### TEKS HALAMAN
>>>>>
Kerugian Masyarakat: Disrupsi Elektronik dan Akta Otentik
ARTOSULAWESI.MY.ID - Vide Pasal 28D UUD NRI 1945 Negara memberi jaminan kepastian hukum, hal tsb perlu diingatkan dan ditegaskan kembali sehubungan dengan semakin agresifnya gerakan disrupsi elektronik.
Hal ini bukan karena ketidaksetujuan transformasi yg terjadi, melainkan hanya mendudukan pada proposi yg sebenarnya.
Pengakuan terhadap keberadaan Bukti Elektronik tetap dihargai, namun sayangnya tidak diikuti dengan konsukuensi prosedur dan kekuatan pembuktian Bukti Elektronik, dimana Bukti tersebut dapat diterima setelah adanya proses uji forensik yg memerlukan waktu & biaya yang tidak sedikit.
Prosedur tersebut dibutuhkan mengingat & membuktikan bahwa Bukti Elektronik bukanlah Bukti yg terpenuh karena tidak dapat berdiri sendiri & masih perlu proses validasi, sehingga berlaku Asas Pembuktian siapa yg mendalilkan dialah yg wajib membuktikannya.
<<<<<
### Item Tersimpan
>>>>>
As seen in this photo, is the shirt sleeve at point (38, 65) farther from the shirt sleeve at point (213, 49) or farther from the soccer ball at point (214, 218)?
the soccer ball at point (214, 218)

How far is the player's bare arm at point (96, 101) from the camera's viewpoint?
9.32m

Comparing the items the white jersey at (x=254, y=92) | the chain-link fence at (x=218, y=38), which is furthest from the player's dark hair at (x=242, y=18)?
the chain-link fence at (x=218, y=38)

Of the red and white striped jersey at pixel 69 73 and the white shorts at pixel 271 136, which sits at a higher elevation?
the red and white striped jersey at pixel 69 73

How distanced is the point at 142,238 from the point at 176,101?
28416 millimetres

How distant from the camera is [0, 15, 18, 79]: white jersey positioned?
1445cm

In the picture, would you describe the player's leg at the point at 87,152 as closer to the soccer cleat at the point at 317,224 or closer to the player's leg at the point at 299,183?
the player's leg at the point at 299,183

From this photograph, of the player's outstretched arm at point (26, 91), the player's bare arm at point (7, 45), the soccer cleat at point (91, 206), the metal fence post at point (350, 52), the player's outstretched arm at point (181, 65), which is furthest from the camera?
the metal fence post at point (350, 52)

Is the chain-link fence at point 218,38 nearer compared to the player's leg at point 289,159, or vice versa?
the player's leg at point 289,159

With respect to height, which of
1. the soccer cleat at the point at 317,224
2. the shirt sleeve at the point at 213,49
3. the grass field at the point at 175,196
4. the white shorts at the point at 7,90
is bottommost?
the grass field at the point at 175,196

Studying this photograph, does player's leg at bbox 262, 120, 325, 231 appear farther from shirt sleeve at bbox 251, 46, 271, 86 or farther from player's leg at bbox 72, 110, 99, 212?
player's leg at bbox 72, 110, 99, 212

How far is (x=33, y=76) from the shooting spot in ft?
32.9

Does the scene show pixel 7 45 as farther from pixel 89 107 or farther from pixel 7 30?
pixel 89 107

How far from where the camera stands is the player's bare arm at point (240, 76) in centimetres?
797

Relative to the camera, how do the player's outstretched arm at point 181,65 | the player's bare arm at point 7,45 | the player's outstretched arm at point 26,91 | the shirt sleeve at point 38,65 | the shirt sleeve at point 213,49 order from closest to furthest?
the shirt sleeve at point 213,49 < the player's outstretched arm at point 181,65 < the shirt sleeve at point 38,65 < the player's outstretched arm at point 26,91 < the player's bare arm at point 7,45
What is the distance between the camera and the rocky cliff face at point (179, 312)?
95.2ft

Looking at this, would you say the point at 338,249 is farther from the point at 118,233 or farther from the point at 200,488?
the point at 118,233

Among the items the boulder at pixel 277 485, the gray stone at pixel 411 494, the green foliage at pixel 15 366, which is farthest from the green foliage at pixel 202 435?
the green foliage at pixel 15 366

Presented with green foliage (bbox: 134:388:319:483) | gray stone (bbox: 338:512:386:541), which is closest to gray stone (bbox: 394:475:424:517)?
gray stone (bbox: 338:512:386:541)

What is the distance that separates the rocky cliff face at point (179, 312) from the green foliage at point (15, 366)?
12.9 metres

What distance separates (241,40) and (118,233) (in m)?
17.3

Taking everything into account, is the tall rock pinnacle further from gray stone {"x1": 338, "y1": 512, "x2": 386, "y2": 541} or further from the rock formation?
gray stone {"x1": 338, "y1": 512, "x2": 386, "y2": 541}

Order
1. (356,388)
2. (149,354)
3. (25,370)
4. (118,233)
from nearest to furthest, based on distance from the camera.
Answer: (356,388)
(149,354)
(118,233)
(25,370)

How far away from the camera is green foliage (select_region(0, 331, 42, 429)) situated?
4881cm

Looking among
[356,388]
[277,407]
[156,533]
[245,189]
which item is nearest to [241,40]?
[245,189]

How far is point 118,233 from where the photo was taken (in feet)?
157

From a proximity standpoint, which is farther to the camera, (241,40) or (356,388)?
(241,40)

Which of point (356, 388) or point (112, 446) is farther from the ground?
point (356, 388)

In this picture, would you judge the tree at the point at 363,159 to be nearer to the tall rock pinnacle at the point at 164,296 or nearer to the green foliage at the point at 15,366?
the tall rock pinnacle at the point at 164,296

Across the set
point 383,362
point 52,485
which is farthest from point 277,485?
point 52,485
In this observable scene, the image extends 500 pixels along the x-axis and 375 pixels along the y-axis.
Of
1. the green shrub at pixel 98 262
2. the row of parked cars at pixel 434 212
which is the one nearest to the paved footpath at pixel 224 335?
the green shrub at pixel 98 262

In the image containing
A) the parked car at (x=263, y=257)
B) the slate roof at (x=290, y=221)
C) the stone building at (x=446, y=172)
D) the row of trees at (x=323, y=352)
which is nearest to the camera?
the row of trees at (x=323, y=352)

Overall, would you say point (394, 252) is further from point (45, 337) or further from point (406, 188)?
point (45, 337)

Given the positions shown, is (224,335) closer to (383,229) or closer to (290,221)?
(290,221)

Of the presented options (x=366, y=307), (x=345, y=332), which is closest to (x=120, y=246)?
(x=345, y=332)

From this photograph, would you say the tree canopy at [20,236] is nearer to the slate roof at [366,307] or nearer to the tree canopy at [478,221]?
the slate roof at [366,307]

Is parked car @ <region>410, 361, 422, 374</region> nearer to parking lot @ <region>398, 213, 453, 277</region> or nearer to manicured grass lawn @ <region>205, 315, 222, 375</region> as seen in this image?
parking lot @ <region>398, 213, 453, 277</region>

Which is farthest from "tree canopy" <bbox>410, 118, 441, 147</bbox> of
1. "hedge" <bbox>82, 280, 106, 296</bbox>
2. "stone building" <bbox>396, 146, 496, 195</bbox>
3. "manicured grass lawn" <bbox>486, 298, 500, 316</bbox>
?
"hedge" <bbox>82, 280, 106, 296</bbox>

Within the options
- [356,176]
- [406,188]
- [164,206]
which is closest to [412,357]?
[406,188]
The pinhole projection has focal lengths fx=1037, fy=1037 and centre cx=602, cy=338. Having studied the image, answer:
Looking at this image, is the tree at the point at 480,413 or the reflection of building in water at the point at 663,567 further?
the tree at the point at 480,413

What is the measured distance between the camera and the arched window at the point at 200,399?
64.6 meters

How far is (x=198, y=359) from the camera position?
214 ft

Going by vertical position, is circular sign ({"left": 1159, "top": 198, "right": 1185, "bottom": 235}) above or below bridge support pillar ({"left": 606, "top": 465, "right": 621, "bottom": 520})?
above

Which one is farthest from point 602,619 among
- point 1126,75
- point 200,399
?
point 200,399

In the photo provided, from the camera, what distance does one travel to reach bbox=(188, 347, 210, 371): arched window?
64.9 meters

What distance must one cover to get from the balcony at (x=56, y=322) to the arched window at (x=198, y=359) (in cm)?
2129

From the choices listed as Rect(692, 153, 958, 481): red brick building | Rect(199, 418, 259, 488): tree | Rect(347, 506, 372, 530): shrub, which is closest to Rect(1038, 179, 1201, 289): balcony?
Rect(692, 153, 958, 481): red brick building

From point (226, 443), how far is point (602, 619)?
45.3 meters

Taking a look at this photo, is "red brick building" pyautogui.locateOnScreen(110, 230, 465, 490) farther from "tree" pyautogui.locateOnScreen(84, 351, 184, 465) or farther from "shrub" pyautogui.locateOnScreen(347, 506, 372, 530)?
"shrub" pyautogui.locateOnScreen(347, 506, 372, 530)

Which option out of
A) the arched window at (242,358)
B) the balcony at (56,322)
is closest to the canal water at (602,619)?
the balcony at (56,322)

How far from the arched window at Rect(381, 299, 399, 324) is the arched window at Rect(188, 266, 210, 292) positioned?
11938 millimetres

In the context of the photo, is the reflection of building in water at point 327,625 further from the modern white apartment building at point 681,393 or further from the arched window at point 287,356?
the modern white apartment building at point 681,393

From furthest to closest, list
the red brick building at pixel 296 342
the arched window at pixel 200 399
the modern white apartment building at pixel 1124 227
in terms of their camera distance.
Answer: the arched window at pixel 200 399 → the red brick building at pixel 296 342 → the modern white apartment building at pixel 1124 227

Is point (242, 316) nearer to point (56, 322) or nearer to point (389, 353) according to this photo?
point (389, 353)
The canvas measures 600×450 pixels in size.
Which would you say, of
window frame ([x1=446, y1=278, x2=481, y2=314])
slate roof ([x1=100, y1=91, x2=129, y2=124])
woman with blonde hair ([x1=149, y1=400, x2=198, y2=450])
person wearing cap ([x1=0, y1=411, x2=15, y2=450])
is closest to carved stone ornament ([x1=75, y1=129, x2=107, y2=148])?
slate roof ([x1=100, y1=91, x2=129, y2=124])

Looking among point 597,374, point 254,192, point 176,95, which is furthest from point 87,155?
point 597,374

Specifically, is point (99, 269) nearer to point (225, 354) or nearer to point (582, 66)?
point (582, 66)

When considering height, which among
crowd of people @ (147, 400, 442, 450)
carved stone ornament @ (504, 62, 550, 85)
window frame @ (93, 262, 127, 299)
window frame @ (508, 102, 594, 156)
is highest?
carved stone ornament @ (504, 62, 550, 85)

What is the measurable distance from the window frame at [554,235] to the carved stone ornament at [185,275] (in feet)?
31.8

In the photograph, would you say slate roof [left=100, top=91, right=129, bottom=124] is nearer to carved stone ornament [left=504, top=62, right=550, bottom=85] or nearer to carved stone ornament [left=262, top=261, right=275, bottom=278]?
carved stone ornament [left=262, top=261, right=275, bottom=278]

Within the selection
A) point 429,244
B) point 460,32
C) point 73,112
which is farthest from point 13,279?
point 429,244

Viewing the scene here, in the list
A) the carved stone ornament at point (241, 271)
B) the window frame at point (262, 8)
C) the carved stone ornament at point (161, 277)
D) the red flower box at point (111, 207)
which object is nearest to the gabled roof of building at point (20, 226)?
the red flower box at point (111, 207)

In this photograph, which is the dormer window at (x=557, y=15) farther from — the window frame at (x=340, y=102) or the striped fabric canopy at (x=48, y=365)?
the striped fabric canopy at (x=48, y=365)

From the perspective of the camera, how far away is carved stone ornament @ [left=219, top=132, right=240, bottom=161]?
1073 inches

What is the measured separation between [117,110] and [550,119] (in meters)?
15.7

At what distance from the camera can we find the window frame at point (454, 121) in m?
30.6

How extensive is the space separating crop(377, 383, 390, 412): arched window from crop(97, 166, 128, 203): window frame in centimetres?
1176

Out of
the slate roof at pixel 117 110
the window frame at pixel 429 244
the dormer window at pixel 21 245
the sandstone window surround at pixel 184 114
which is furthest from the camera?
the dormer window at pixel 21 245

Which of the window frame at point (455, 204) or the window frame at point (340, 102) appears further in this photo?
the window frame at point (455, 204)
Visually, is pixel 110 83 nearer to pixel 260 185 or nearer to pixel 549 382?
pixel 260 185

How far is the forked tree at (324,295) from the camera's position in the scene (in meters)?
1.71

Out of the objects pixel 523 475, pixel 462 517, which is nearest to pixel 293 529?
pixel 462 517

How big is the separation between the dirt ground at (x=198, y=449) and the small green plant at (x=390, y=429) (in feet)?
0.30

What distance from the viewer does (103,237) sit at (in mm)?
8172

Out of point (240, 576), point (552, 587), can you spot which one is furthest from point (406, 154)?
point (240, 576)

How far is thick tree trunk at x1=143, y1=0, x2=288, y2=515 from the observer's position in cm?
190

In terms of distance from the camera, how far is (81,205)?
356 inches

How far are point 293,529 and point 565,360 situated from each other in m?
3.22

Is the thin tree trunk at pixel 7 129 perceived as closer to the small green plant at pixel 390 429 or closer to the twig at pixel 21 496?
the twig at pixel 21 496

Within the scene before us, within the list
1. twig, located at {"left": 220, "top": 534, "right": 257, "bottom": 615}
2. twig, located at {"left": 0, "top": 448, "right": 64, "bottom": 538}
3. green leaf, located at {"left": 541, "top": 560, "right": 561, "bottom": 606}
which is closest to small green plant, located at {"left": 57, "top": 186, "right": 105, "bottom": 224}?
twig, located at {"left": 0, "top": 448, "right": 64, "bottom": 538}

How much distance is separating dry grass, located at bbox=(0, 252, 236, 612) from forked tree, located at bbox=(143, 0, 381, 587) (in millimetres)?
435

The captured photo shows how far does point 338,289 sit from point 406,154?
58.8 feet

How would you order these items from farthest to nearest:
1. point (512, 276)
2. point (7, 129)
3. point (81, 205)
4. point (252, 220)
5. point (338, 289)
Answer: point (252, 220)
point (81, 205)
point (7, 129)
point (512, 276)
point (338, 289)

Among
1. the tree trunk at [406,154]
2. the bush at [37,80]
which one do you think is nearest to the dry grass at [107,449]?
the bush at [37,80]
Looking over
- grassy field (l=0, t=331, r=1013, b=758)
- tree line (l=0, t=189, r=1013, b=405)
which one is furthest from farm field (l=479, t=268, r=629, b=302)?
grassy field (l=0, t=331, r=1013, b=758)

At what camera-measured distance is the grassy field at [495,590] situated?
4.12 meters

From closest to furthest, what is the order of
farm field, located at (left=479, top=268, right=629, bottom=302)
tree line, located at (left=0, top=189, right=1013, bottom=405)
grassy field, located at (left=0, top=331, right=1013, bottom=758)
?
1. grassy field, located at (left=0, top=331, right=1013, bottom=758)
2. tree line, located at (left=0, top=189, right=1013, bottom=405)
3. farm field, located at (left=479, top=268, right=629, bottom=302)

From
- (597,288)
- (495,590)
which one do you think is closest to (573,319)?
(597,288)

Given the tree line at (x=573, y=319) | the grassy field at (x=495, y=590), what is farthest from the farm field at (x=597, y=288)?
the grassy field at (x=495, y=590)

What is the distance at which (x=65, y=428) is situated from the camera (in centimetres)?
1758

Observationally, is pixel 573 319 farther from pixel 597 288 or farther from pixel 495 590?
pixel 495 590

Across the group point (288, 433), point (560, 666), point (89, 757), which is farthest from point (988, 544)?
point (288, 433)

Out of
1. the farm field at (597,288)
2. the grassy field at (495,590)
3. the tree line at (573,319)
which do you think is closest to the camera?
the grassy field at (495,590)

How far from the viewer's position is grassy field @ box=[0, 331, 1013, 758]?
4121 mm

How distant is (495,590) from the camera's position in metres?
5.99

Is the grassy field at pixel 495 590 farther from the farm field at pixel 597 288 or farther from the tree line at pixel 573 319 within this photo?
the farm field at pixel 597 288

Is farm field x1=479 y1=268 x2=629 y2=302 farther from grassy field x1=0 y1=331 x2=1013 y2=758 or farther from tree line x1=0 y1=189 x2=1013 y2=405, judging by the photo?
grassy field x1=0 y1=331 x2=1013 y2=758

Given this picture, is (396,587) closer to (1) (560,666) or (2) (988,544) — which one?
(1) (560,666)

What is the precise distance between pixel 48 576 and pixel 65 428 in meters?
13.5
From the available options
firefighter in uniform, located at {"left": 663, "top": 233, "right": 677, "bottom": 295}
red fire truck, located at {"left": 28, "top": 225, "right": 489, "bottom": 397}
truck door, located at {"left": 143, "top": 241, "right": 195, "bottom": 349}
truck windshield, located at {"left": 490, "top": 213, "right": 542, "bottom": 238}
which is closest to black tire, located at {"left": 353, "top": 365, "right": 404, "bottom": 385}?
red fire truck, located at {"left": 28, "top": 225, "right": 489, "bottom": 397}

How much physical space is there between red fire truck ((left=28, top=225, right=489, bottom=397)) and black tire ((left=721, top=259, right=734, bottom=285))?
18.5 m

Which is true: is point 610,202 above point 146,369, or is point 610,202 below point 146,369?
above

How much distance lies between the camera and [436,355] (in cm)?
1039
<<<<<
Lanjutkan tulisan tentang disrupsi elektronik dan akta otentik, mulai setelah kalimat terakhir yang ditampilkan.

### JAWABAN DI BAWAH
Berbeda dengan Bukti Akta Otentik, dimana berlaku Asas Praduga Sah atau sampai dapat dibuktikan sebaliknya. Sehingga Akta Otentik diperlakukan Bukti yg sempurna, karena terkuat & terpenuh tadi.
Bila Akta Notaris dipaksakan untuk menggunakan tanda tangan elektronik, maka kedudukan hukumnya terdegradasi dengan sendirinya menjadi Bukti Elektronik yg setara dengan Akta di bawah tangan, berarti masyarakat diharuskan/diwajibkan lagi untuk memvalidasinya.
Lalu buat apalagi keberadaan Pejabat Umum Notaris, apabila dianggap hanya berfungsi untuk mencatat saja & outputnya bukan lagi sebagai Akta Otentik.
Kita buat aja semuanya Akta Partij maupun Relaas Akta di bawah tangan, toh Pihak lainnya maupun Sistem Publikasinya, sudah tidak lagi mensyaratkan pendaftaran didasarkan pada Akta Otentik. (NIS/Nico Indra Sakti)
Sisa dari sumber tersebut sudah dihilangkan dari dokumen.